(Questions about scenes in images)
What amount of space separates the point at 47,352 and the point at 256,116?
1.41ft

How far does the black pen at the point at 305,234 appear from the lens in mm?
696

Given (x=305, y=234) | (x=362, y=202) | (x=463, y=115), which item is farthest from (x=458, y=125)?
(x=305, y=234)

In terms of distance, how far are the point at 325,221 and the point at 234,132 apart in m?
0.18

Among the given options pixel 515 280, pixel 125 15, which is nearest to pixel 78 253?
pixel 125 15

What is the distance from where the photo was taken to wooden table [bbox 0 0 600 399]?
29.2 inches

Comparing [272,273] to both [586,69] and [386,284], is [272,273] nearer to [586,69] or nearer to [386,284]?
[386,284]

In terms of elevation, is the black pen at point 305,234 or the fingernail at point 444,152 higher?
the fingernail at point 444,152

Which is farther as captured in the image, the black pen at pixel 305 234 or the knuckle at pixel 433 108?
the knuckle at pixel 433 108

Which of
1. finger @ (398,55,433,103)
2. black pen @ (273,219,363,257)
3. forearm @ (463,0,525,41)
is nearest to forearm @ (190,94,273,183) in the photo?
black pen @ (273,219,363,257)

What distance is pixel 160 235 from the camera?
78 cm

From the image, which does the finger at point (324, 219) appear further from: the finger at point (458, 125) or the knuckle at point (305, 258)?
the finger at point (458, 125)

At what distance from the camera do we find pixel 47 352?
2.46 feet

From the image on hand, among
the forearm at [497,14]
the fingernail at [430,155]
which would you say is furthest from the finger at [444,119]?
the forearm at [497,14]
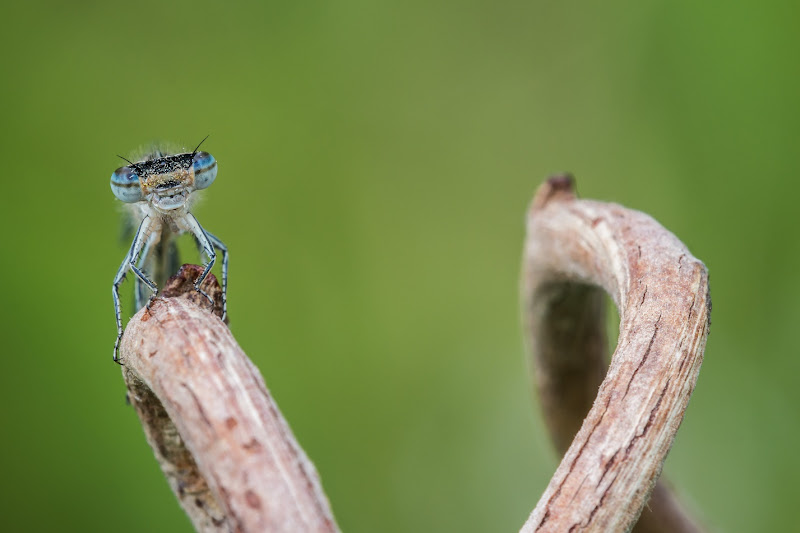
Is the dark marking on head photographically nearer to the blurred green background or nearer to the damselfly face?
the damselfly face

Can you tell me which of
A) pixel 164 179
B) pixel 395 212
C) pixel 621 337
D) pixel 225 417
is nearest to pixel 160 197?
pixel 164 179

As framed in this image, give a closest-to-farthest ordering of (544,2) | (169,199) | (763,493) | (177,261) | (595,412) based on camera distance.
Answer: (595,412)
(169,199)
(177,261)
(763,493)
(544,2)

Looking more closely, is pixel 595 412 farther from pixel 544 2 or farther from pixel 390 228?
pixel 544 2

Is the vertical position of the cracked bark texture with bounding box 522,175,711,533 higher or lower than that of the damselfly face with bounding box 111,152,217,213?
lower

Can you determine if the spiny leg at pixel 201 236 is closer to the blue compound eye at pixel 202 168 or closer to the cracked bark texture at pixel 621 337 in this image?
the blue compound eye at pixel 202 168

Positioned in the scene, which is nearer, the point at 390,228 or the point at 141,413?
the point at 141,413

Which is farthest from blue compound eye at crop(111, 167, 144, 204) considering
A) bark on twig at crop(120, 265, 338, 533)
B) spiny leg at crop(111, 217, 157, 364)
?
bark on twig at crop(120, 265, 338, 533)

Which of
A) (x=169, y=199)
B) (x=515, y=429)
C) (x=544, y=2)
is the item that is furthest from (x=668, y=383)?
(x=544, y=2)

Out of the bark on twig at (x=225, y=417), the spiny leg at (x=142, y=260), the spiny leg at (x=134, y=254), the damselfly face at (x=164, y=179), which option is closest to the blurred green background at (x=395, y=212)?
the spiny leg at (x=142, y=260)
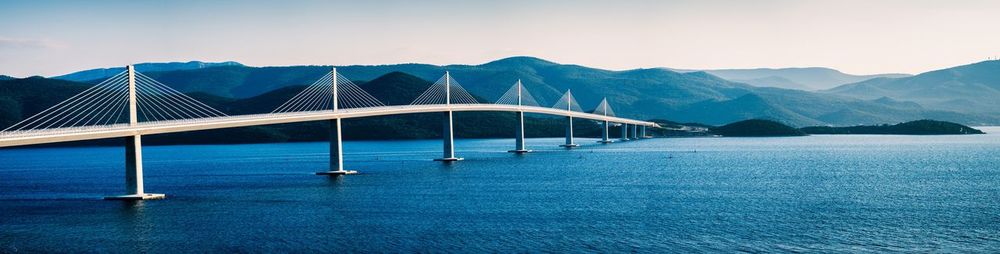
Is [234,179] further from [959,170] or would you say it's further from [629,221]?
[959,170]

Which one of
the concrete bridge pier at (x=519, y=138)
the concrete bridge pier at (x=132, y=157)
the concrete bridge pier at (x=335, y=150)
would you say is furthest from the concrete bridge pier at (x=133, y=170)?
the concrete bridge pier at (x=519, y=138)

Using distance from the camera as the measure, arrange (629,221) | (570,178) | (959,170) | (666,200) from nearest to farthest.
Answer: (629,221)
(666,200)
(570,178)
(959,170)

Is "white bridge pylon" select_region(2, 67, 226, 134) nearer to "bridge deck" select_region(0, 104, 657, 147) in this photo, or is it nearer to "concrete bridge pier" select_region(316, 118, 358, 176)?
"bridge deck" select_region(0, 104, 657, 147)

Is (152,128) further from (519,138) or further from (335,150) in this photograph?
(519,138)

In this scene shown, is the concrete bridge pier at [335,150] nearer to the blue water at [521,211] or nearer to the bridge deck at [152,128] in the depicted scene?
the bridge deck at [152,128]

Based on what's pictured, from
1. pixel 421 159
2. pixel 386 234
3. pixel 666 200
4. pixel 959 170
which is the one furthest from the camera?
pixel 421 159

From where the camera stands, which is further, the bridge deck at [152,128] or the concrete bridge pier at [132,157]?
the concrete bridge pier at [132,157]

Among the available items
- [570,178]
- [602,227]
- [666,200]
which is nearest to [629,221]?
[602,227]

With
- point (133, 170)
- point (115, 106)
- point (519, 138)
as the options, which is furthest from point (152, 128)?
point (115, 106)
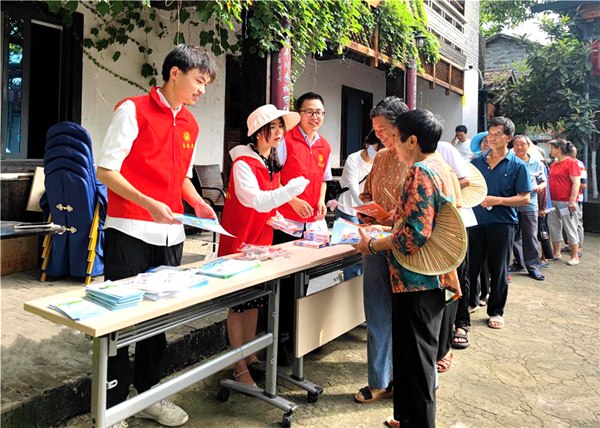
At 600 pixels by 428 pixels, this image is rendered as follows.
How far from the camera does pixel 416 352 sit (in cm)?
230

What is being asked:
Restate the full listing verbatim and drop every picture.

Expected answer:
What amount of space separates the point at 47,352 and the point at 256,116?
1.41ft

How far does the black pen at the point at 305,234 appear from the lens in mm?
696

Given (x=305, y=234) | (x=362, y=202) | (x=463, y=115), which item is farthest from (x=458, y=125)?
(x=305, y=234)

In terms of distance, how far are the point at 325,221 and the point at 234,132 apart in m?
0.18

Among the given options pixel 515 280, pixel 125 15, which is nearest to pixel 78 253?
pixel 125 15

What is the distance from where the photo was taken to wooden table [bbox 0 0 600 399]?
29.2 inches

Comparing [272,273] to both [586,69] and [386,284], is [272,273] nearer to [586,69] or nearer to [386,284]?
[386,284]

In terms of elevation, is the black pen at point 305,234 or the fingernail at point 444,152 higher?
the fingernail at point 444,152

Which is farther as captured in the image, the black pen at pixel 305 234 or the knuckle at pixel 433 108?
the knuckle at pixel 433 108

Which of
1. finger @ (398,55,433,103)
2. black pen @ (273,219,363,257)
3. forearm @ (463,0,525,41)
is nearest to forearm @ (190,94,273,183) in the photo?
black pen @ (273,219,363,257)

What distance is pixel 160 235 from the camera?
78 cm

From the image, which does the finger at point (324, 219) appear further from: the finger at point (458, 125) or the knuckle at point (305, 258)?
the finger at point (458, 125)

At what distance from the camera do we find pixel 47 352?
2.46 feet

From the image on hand, among
the forearm at [497,14]
the fingernail at [430,155]
which would you say is furthest from the finger at [444,119]?
the forearm at [497,14]
Is the dark marking on head photographically nearer to the blurred green background or nearer to the damselfly face?
the damselfly face

Can you tell me which of
A) pixel 164 179
B) pixel 395 212
C) pixel 621 337
D) pixel 225 417
is nearest to pixel 160 197?
pixel 164 179

As framed in this image, give a closest-to-farthest ordering of (544,2) | (169,199) | (763,493) | (177,261) | (595,412) based on camera distance.
Answer: (595,412)
(169,199)
(177,261)
(763,493)
(544,2)

Looking more closely, is pixel 595 412 farther from pixel 544 2 or farther from pixel 390 228?
pixel 544 2

Is the vertical position of the cracked bark texture with bounding box 522,175,711,533 higher or lower than that of the damselfly face with bounding box 111,152,217,213?
lower

Can you determine if the spiny leg at pixel 201 236 is closer to the blue compound eye at pixel 202 168 or closer to the cracked bark texture at pixel 621 337 in this image?
the blue compound eye at pixel 202 168

Positioned in the scene, which is nearer, the point at 390,228 or the point at 141,413?
the point at 141,413

Which is farthest from blue compound eye at crop(111, 167, 144, 204) considering
A) bark on twig at crop(120, 265, 338, 533)
B) spiny leg at crop(111, 217, 157, 364)
?
bark on twig at crop(120, 265, 338, 533)

Which of
A) (x=169, y=199)
B) (x=515, y=429)
C) (x=544, y=2)
is the item that is furthest from (x=668, y=383)?
(x=544, y=2)

Out of the bark on twig at (x=225, y=417), the spiny leg at (x=142, y=260), the spiny leg at (x=134, y=254), the damselfly face at (x=164, y=179), which option is closest to the blurred green background at (x=395, y=212)?
the spiny leg at (x=142, y=260)
Is [234,179] further from [959,170] or would you say it's further from [629,221]?
[959,170]

Which one of
the concrete bridge pier at (x=519, y=138)
the concrete bridge pier at (x=132, y=157)
the concrete bridge pier at (x=335, y=150)
would you say is furthest from the concrete bridge pier at (x=133, y=170)?
the concrete bridge pier at (x=519, y=138)

Using distance from the camera as the measure, arrange (629,221) | (570,178) | (959,170) | (666,200) from nearest to farthest.
Answer: (629,221)
(666,200)
(570,178)
(959,170)

Is "white bridge pylon" select_region(2, 67, 226, 134) nearer to "bridge deck" select_region(0, 104, 657, 147) in this photo, or is it nearer to "concrete bridge pier" select_region(316, 118, 358, 176)?
"bridge deck" select_region(0, 104, 657, 147)

Is (152,128) further from (519,138) or further from (335,150) in this photograph?
(519,138)

In this scene shown, is the concrete bridge pier at [335,150] nearer to the blue water at [521,211] or nearer to the bridge deck at [152,128] in the depicted scene?
the bridge deck at [152,128]

Based on what's pictured, from
1. pixel 421 159
2. pixel 386 234
3. pixel 666 200
4. pixel 959 170
which is the one furthest from the camera?
pixel 421 159

From where the camera stands, which is further, the bridge deck at [152,128] or the concrete bridge pier at [132,157]?
the concrete bridge pier at [132,157]

Among the available items
- [570,178]
- [602,227]
- [666,200]
which is nearest to [629,221]?
[602,227]

With
- point (133, 170)
- point (115, 106)
- point (519, 138)
as the options, which is furthest from point (152, 128)?
point (115, 106)
At 600 pixels by 428 pixels, this image is rendered as follows.
How far from the camera does pixel 416 352 sit (in cm)?
230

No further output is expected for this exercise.